John Coltrane : Evenings at the Village Gate
Le retour du vinyle de qualité supérieure est une réelle bénédiction pour l’amateur de jazz, et surtout ces derniers temps, de Coltrane. : il y a eu les « Complete Masters » de « Blue Train », « A Love Supreme Live at Seattle », l’unique version en public étant à ce jour celle, mythique, d’Antibes, voici un inédit que les fans du saxophoniste ne rateront sous aucun prétexte. Nous sommes en 1961, le quartet de légende n’est pas encore au complet : McCoy Tyner et Elvin Jones sont bien là, mais on attendra encore un peu avant de voir arriver Jimmy Garrison à la contrebasse, avec ici Reggie Workman pour cette session au Village Gate totalement inédite. Au quartet se joint Eric Dolphy, partenaire occasionnel de Coltrane à l’époque et qui, comme l’explique les notes de l’album, a été invité par Coltrane à rejoindre le quartet, autant dire que ces deux-là réunis allaient offrir un set d’enfer. L’album s’ouvre sur le hit de l’époque, « My Favorite Things » que le saxophoniste reprend d’une comédie musicale à succès, une version qui s’ajoute à toutes celles « live » déjà publiées, mais avec ici la brillance du timbre de Dolphy sur une version de plus de quinze minutes.
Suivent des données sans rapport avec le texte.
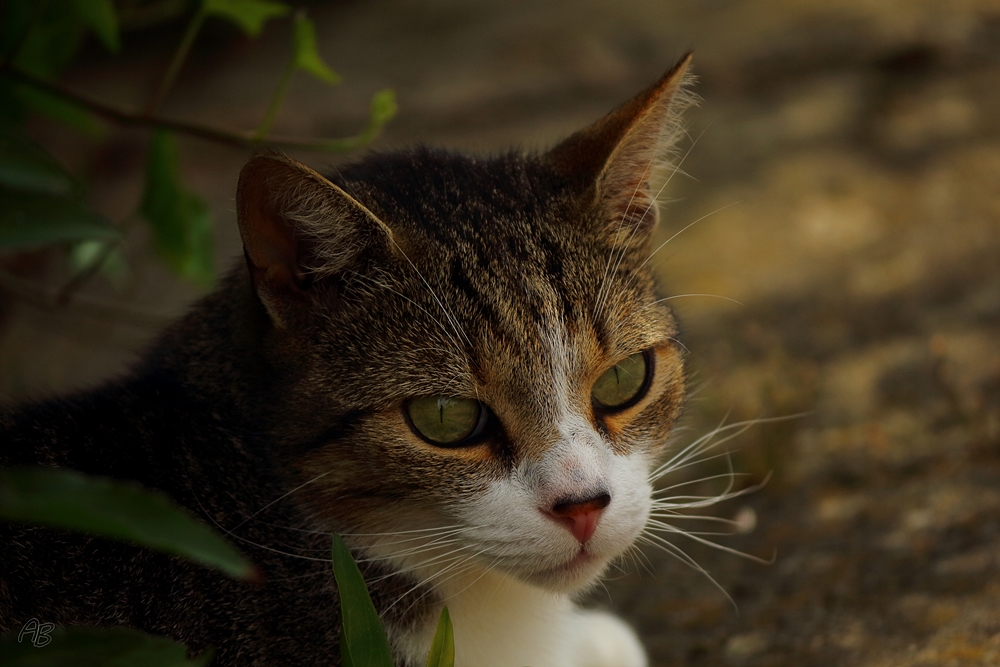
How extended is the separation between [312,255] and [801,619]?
2313 mm

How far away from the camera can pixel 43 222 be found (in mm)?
2564

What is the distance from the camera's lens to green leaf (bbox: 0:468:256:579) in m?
1.53

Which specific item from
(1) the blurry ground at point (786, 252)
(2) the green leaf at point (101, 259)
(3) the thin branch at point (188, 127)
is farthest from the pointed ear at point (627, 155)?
(2) the green leaf at point (101, 259)

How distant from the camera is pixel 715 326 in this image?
5570 mm

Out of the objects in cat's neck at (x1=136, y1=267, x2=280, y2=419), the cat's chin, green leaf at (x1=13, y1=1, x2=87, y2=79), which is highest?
green leaf at (x1=13, y1=1, x2=87, y2=79)

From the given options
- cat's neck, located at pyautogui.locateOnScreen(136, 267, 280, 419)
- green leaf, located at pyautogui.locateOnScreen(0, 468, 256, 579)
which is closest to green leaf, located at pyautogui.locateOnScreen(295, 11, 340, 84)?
cat's neck, located at pyautogui.locateOnScreen(136, 267, 280, 419)

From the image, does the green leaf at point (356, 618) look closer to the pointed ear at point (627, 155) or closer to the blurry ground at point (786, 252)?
the pointed ear at point (627, 155)

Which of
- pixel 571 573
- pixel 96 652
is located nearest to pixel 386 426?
pixel 571 573

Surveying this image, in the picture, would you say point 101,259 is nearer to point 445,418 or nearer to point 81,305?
point 81,305

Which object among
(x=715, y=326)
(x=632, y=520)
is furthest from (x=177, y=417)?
(x=715, y=326)

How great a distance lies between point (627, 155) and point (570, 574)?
134cm

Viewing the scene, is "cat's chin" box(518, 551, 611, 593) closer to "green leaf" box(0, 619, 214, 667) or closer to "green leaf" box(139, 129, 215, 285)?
"green leaf" box(0, 619, 214, 667)

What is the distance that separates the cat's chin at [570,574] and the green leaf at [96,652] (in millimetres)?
1030

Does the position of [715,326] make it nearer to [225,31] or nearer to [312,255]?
[312,255]
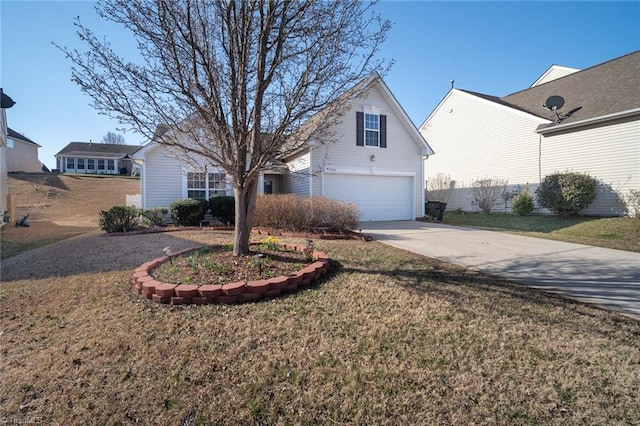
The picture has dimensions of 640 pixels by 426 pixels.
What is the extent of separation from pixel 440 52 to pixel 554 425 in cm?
995

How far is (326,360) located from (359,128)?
12581mm

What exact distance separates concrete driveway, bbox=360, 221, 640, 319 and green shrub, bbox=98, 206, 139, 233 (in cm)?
850

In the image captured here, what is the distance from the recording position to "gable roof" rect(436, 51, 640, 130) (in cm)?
1290

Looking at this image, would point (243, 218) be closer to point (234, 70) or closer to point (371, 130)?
point (234, 70)

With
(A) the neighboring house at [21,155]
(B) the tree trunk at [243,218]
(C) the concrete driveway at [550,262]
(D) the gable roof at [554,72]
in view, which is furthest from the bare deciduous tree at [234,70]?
(A) the neighboring house at [21,155]

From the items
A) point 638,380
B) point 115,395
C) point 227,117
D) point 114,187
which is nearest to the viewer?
point 115,395

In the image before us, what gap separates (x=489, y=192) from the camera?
57.0 ft

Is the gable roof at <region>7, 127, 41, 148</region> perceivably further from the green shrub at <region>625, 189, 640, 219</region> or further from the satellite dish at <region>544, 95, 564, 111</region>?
the green shrub at <region>625, 189, 640, 219</region>

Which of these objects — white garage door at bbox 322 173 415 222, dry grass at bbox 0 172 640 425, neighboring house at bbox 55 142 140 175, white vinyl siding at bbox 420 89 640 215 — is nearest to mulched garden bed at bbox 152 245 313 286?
dry grass at bbox 0 172 640 425

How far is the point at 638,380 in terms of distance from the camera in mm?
2416


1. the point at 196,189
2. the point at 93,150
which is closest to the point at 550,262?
the point at 196,189

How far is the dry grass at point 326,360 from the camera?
2.12 metres

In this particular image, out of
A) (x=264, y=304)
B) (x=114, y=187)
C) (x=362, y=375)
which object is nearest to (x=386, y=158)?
(x=264, y=304)

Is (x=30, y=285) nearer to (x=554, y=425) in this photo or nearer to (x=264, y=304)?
(x=264, y=304)
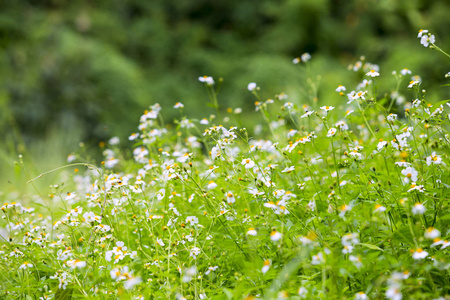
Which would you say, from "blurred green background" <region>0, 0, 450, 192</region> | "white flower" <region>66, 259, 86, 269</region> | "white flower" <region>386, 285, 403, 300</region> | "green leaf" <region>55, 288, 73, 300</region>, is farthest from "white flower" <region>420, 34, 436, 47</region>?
"blurred green background" <region>0, 0, 450, 192</region>

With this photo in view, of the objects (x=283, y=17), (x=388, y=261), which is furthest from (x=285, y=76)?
(x=388, y=261)

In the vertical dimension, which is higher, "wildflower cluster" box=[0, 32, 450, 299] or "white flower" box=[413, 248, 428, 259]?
"wildflower cluster" box=[0, 32, 450, 299]

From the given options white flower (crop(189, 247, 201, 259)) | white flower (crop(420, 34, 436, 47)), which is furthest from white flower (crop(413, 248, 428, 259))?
white flower (crop(420, 34, 436, 47))

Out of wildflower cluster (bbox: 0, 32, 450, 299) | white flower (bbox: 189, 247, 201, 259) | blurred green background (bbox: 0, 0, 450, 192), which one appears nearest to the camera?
wildflower cluster (bbox: 0, 32, 450, 299)

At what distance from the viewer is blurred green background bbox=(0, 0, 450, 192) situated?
649 centimetres

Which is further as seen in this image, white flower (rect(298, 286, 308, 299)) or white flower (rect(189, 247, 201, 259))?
white flower (rect(189, 247, 201, 259))

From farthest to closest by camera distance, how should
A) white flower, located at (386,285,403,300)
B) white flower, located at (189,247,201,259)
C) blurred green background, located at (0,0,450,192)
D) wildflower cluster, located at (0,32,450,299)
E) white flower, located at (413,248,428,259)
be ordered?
1. blurred green background, located at (0,0,450,192)
2. white flower, located at (189,247,201,259)
3. wildflower cluster, located at (0,32,450,299)
4. white flower, located at (413,248,428,259)
5. white flower, located at (386,285,403,300)

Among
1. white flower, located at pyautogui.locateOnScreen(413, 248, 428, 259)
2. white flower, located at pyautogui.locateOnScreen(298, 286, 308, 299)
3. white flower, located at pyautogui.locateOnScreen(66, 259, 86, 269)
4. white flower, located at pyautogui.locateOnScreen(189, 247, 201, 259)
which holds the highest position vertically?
white flower, located at pyautogui.locateOnScreen(189, 247, 201, 259)

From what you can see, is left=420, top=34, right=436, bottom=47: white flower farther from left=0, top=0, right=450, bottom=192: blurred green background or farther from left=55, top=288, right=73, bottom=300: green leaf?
left=0, top=0, right=450, bottom=192: blurred green background

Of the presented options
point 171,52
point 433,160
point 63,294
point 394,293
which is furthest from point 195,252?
point 171,52

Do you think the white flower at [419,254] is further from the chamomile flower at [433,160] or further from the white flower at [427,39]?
the white flower at [427,39]

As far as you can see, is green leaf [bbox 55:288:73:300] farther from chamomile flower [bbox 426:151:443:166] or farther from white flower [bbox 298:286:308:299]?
chamomile flower [bbox 426:151:443:166]

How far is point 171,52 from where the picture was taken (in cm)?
804

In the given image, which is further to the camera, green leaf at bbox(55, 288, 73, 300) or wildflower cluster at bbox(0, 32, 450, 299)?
green leaf at bbox(55, 288, 73, 300)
Autre thème malaxé par Coltrane est « Greensleeves », chanson médiévale qui fait aussi l’objet d’un traitement à la limite de l’obsession sur plus de seize minutes, tout comme « Africa » qui conclut l’album. Mais l’amateur de Coltrane savourera à coup sûr un morceau rare dans la discographie du sax-ténor, la composition de Benny Carter « When Lights Are Low » qui nous offre un solo de clarinette basse d’anthologie de Dolphy. Celui qui pense que toutes ces sorties inédites sont du simple commerce doit absolument écouter cet ovni sorti d’on ne sait où (enfin, si on le sait, il vous reste à lire les nombreux textes qui accompagnent l’album pour l’apprendre, textes d’Ashley Kahn, Wynton Marsalis et Lakecia Benjamin, et souvenirs de Reggie Workman). Les mordus de Coltrane se régaleront de cette nouvelle pépite, les grincheux de la perfection sonore trouveront peut-être à redire sur la qualité du son, mais cet enregistrement est tout simplement historique.